American Portraiture
Alison Elizabeth Taylor (b. 1972), "Anthony Cuts under the Williamsburg Bridge, Morning," 2020, marquetry hybrid (wood veneers, oil paint, acrylic paint, inkjet prints, shellac, and sawdust on wood), 73 1/16 x 53 3/8 in., collection of the artist

Portrait Paintings On View >
The Outwin 2022: American Portraiture Today
National Portrait Gallery
Washington, D.C.
portraitcompetition.si.edu
through February 26, 2023

This April, the Smithsonian Institution’s National Portrait Gallery (NPG) announced the winners of the 2022 Outwin Boochever Portrait Competition.

This is the sixth edition of an initiative launched in 2006 thanks to the bequest of Virginia Outwin Boochever, a long-time docent at the NPG.

Essentially a triennial (despite the pandemic’s best efforts), the program seeks to reflect the ever-changing nature of American portraiture.

In this latest cycle, the NPG received more than 2,700 open-call submissions, all made since 2019 by established and emerging artists throughout the U.S. and its territories. The jury ultimately selected 42 artworks as finalists, with just eight of them as nominees for three prizes.

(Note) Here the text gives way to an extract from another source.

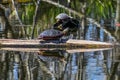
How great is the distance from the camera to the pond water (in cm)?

NPG director Kim Sajet announced that the $25,000 first prize would go to the Brooklyn-based artist Alison Elizabeth Taylor.

Through the process she has developed and named “marquetry hybrid,” Taylor used vivid paints, inkjet prints, and the natural grains of more than 100 veneers to create a multilayered portrait of the Brooklyn hair groomer Anthony Payne.

With his workplace shuttered by the pandemic, Payne offered donation-based haircuts to support Black Lives Matter, and Taylor proceeded to make drawings and photographs of him that informed her winning work. (Her prize also encompasses a new commission to create a portrait of a living individual for the NPG’s collection.) Second prize went to Tom Jones of Wisconsin, and the third to Pao Houa Her of Minnesota.

Now that the competition is over, visitors can enjoy the exhibition titled “The Outwin 2022: American Portraiture Today.” Organized by NPG curators Taína Caragol and Leslie Ureña, it presents all 42 finalist works, which range from traditional to conceptual in every possible medium: painting, photography, drawing, sculpture, video, even performance.

Further reflecting the democratization of portraiture in our time, the winner of the People’s Choice Award will be announced this October, and next spring the exhibition will begin a lengthy national tour.